De la manipulation à la tension politique : le danger pour la démocratie
La diffusion de contenus générés par l’IA va au-delà des simples images racistes. En France, le président Emmanuel Macron tente de lancer une campagne contre la désinformation en ligne, avec un accent sur des émissions d’actualité éthiquement étiquetées en vue des élections présidentielles de 2027 [2]. Cette campagne, active depuis novembre 2025, rassemble des journaux régionaux et des réunions publiques [2]. Toutefois, les médias de droite, dirigés par le milliardaire Vincent Bolloré, réagissent avec une vive résistance, notamment par les déclarations de Pascal Praud, présentateur de CNews, qui accuse Macron de « tendances autoritaires » [2]. Le Journal du Dimanche affirme que Macron voudrait « mettre sous contrôle les médias qui ne pensent pas comme lui » [2]. Ces tensions politiques révèlent à quel point la société est sensible à l’idée d’une surveillance étatique de l’information, même lorsqu’elle vise à combattre les fausses nouvelles [2]. Le Département d’État américain avait prévu de visiter Paris le 2 décembre 2025, où la défense de la « liberté d’expression » et de la « liberté numérique » a été soulignée, mettant en évidence le cadre international de ce débat [2].

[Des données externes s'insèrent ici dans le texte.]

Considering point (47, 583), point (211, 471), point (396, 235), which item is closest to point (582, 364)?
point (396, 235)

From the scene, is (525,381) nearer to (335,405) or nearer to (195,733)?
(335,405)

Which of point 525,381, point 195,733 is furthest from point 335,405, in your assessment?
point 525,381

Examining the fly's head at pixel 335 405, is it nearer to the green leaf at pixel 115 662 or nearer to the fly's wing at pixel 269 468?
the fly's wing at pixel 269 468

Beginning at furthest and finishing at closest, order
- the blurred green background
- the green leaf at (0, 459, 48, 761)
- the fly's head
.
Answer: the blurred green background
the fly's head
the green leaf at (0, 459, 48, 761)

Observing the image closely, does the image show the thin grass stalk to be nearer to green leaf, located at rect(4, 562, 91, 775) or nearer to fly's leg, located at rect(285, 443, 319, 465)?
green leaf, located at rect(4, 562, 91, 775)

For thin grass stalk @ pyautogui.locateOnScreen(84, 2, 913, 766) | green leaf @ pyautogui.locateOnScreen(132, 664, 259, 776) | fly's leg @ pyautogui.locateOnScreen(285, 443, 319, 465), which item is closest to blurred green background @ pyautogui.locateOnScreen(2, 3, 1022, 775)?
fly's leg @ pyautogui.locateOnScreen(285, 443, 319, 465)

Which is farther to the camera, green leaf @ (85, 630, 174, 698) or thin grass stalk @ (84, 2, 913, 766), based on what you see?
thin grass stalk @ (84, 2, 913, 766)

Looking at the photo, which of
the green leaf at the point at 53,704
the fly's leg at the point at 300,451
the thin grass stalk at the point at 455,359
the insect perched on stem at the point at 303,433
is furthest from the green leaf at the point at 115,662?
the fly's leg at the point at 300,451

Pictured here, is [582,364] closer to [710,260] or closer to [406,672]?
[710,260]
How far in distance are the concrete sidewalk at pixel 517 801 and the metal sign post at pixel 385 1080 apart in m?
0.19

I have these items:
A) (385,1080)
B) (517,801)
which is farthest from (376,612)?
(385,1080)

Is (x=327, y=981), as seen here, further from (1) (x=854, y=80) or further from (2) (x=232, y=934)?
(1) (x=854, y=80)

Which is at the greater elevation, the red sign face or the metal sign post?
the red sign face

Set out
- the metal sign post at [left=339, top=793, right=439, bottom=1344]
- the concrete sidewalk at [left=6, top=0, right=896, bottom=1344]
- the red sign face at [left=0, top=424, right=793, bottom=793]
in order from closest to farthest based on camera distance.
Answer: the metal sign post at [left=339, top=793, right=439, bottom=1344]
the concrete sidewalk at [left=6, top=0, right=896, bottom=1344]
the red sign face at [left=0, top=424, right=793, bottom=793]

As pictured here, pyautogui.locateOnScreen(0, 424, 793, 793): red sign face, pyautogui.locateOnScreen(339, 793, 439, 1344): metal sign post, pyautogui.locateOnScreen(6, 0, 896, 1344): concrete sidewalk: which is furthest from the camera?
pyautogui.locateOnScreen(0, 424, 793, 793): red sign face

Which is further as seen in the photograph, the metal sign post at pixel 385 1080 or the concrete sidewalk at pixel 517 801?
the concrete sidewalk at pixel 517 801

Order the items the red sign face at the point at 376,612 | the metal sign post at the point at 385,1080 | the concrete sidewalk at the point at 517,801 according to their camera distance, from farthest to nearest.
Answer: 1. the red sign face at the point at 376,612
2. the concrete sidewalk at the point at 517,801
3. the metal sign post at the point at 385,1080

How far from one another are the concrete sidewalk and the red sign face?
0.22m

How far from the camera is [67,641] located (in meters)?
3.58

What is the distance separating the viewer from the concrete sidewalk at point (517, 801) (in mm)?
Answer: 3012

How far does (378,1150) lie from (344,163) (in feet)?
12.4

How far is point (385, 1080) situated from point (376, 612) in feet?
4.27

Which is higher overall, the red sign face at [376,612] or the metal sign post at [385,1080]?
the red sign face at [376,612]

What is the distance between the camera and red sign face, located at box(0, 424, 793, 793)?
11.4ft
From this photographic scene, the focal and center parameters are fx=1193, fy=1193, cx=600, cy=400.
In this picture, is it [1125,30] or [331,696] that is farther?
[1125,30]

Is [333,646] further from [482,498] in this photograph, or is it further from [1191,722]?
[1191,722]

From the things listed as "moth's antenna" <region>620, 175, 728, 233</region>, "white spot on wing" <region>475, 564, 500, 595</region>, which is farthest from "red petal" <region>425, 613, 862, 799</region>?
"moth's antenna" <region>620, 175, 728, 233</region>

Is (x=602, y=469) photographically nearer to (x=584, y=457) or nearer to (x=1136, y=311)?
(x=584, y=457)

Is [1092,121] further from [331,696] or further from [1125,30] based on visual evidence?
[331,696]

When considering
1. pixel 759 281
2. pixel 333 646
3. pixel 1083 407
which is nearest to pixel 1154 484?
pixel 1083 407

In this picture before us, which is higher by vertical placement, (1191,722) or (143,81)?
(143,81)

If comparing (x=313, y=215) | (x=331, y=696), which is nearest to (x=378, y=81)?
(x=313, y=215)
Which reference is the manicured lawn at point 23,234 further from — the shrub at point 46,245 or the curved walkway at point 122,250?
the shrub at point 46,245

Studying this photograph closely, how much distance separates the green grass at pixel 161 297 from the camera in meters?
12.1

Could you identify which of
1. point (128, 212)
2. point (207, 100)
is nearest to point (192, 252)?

La réaction humaine : reconnaissance et éducation
Les utilisateurs commencent à remarquer eux-mêmes l’utilisation de contenu généré par l’IA. Le 3 décembre 2025, l’utilisateur Instagram adesope_shopsydoo a publié un message dans lequel il écrivait : « C’est FAUX… C’EST SÛREMENT DE L’IA… Je n’écrirais jamais, jamais, jamais dans mes rêves les plus fous, écrire, tweeter ou dire une chose pareille sur Wiz. JAMAIS… C’EST DE L’IA 😱🤦🏾♂️ » [3]. Son post, associé à une vidéo du rappeur Wiz, témoigne d’une prise de conscience croissante parmi les personnalités publiques [3]. Sur TikTok lui-même, des utilisateurs comme Stacyalyse (nom d’utilisateur) sont actifs dans la détection du contenu IA, bien que la plateforme ne les identifie pas explicitement comme des personnes réelles [4]. Ces individus jouent un rôle crucial dans le renforcement de la littératie médiatique, même si leurs efforts restent insuffisants sans soutien technologique et plateforme [1][3].